Task item →
Before anything else, drop the pictures; then return exactly the lines from the top of the listing through the line with "E Sample of revised order for your guidance".

Given data →
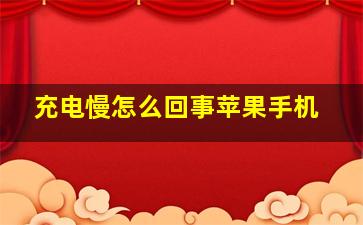 充电慢怎么回事苹果手机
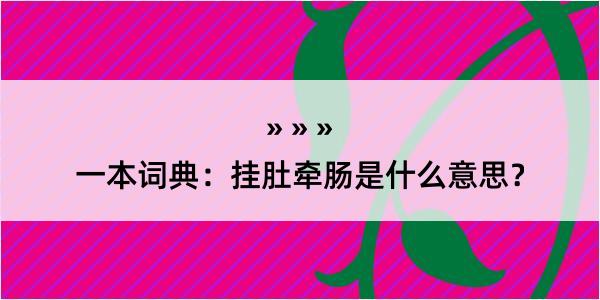 » » »

一本词典：挂肚牵肠是什么意思？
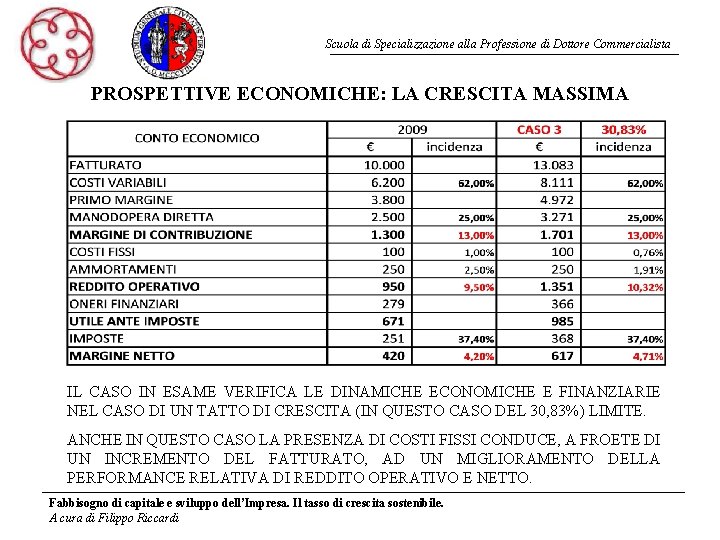 Scuola di Specializzazione alla Professione di Dottore Commercialista

PROSPETTIVE ECONOMICHE: LA CRESCITA MASSIMA

| CONTO ECONOMICO | 2009 | | CASO 3 | 30,83% |
|---|---|---|---|---|
| | € | incidenza | € | incidenza |
| FATTURATO | 10.000 | | 13.083 | |
| COSTI VARIABILI | 6.200 | 62,00% | 8.111 | 62,00% |
| PRIMO MARGINE | 3.800 | | 4.972 | |
| MANODOPERA DIRETTA | 2.500 | 25,00% | 3.271 | 25,00% |
| MARGINE DI CONTRIBUZIONE | 1.300 | 13,00% | 1.701 | 13,00% |
| COSTI FISSI | 100 | 1,00% | 100 | 0,76% |
| AMMORTAMENTI | 250 | 2,50% | 250 | 1,91% |
| REDDITO OPERATIVO | 950 | 9,50% | 1.351 | 10,32% |
| ONERI FINANZIARI | 279 | | 366 | |
| UTILE ANTE IMPOSTE | 671 | | 985 | |
| IMPOSTE | 251 | 37,40% | 368 | 37,40% |
| MARGINE NETTO | 420 | 4,20% | 617 | 4,71% |

IL CASO IN ESAME VERIFICA LE DINAMICHE ECONOMICHE E FINANZIARIE NEL CASO DI UN TATTO DI CRESCITA (IN QUESTO CASO DEL 30,83%) LIMITE.

ANCHE IN QUESTO CASO LA PRESENZA DI COSTI FISSI CONDUCE, A FROETE DI UN INCREMENTO DEL FATTURATO, AD UN MIGLIORAMENTO DELLA PERFORMANCE RELATIVA DI REDDITO OPERATIVO E NETTO.

Fabbisogno di capitale e sviluppo dell'Impresa. Il tasso di crescita sostenibile.
A cura di Filippo Riccardi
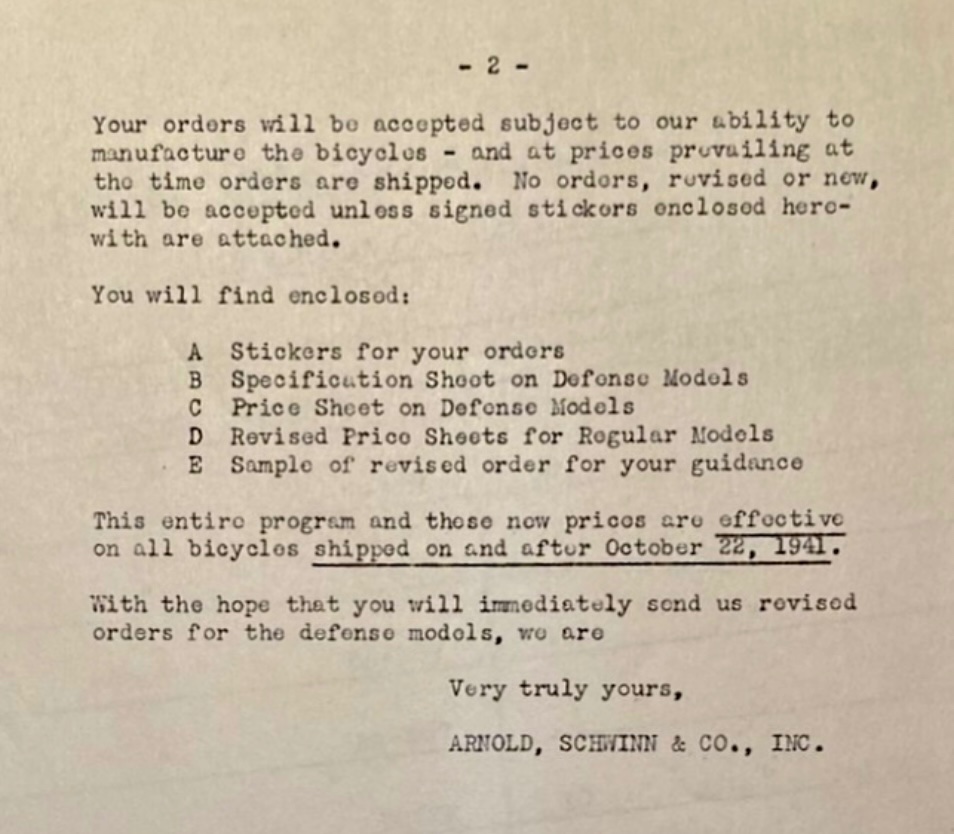 - 2 -

Your orders will be accepted subject to our ability to manufacture the bicycles - and at prices prevailing at the time orders are shipped. No orders, revised or new, will be accepted unless signed stickers enclosed herewith are attached.

You will find enclosed:

A Stickers for your orders
B Specification Sheet on Defense Models
C Price Sheet on Defense Models
D Revised Price Sheets for Regular Models
E Sample of revised order for your guidance

This entire program and these new prices are effective on all bicycles shipped on and after October 22, 1941.

With the hope that you will immediately send us revised orders for the defense models, we are

Very truly yours,

ARNOLD, SCHWINN & CO., INC.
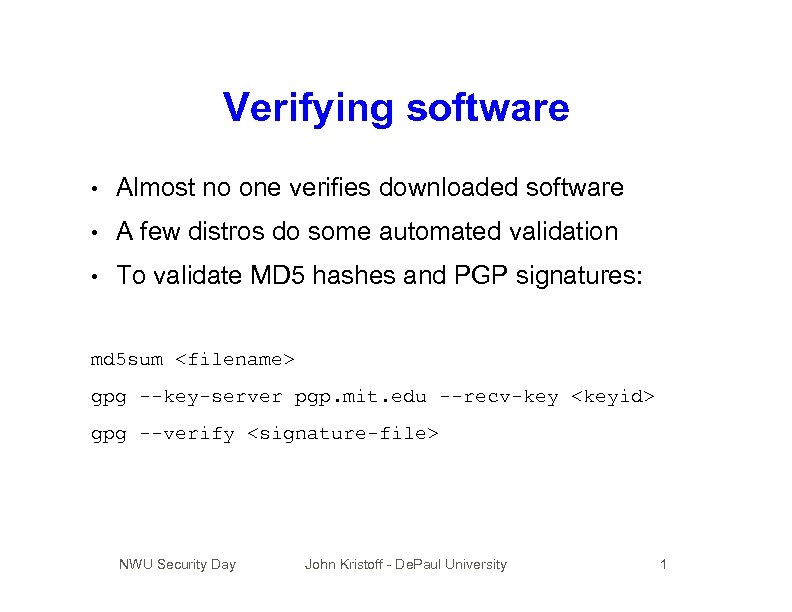 Verifying software

• Almost no one verifies downloaded software
• A few distros do some automated validation
• To validate MD5 hashes and PGP signatures:

md5sum <filename>
gpg --key-server pgp.mit.edu --recv-key <keyid>
gpg --verify <signature-file>

NWU Security Day John Kristoff - DePaul University 1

Answer to this task →
 充电慢怎么回事苹果手机
 » » »

一本词典：挂肚牵肠是什么意思？
 Scuola di Specializzazione alla Professione di Dottore Commercialista

PROSPETTIVE ECONOMICHE: LA CRESCITA MASSIMA

| CONTO ECONOMICO | 2009 | | CASO 3 | 30,83% |
|---|---|---|---|---|
| | € | incidenza | € | incidenza |
| FATTURATO | 10.000 | | 13.083 | |
| COSTI VARIABILI | 6.200 | 62,00% | 8.111 | 62,00% |
| PRIMO MARGINE | 3.800 | | 4.972 | |
| MANODOPERA DIRETTA | 2.500 | 25,00% | 3.271 | 25,00% |
| MARGINE DI CONTRIBUZIONE | 1.300 | 13,00% | 1.701 | 13,00% |
| COSTI FISSI | 100 | 1,00% | 100 | 0,76% |
| AMMORTAMENTI | 250 | 2,50% | 250 | 1,91% |
| REDDITO OPERATIVO | 950 | 9,50% | 1.351 | 10,32% |
| ONERI FINANZIARI | 279 | | 366 | |
| UTILE ANTE IMPOSTE | 671 | | 985 | |
| IMPOSTE | 251 | 37,40% | 368 | 37,40% |
| MARGINE NETTO | 420 | 4,20% | 617 | 4,71% |

IL CASO IN ESAME VERIFICA LE DINAMICHE ECONOMICHE E FINANZIARIE NEL CASO DI UN TATTO DI CRESCITA (IN QUESTO CASO DEL 30,83%) LIMITE.

ANCHE IN QUESTO CASO LA PRESENZA DI COSTI FISSI CONDUCE, A FROETE DI UN INCREMENTO DEL FATTURATO, AD UN MIGLIORAMENTO DELLA PERFORMANCE RELATIVA DI REDDITO OPERATIVO E NETTO.

Fabbisogno di capitale e sviluppo dell'Impresa. Il tasso di crescita sostenibile.
A cura di Filippo Riccardi
 - 2 -

Your orders will be accepted subject to our ability to manufacture the bicycles - and at prices prevailing at the time orders are shipped. No orders, revised or new, will be accepted unless signed stickers enclosed herewith are attached.

You will find enclosed:

A Stickers for your orders
B Specification Sheet on Defense Models
C Price Sheet on Defense Models
D Revised Price Sheets for Regular Models
E Sample of revised order for your guidance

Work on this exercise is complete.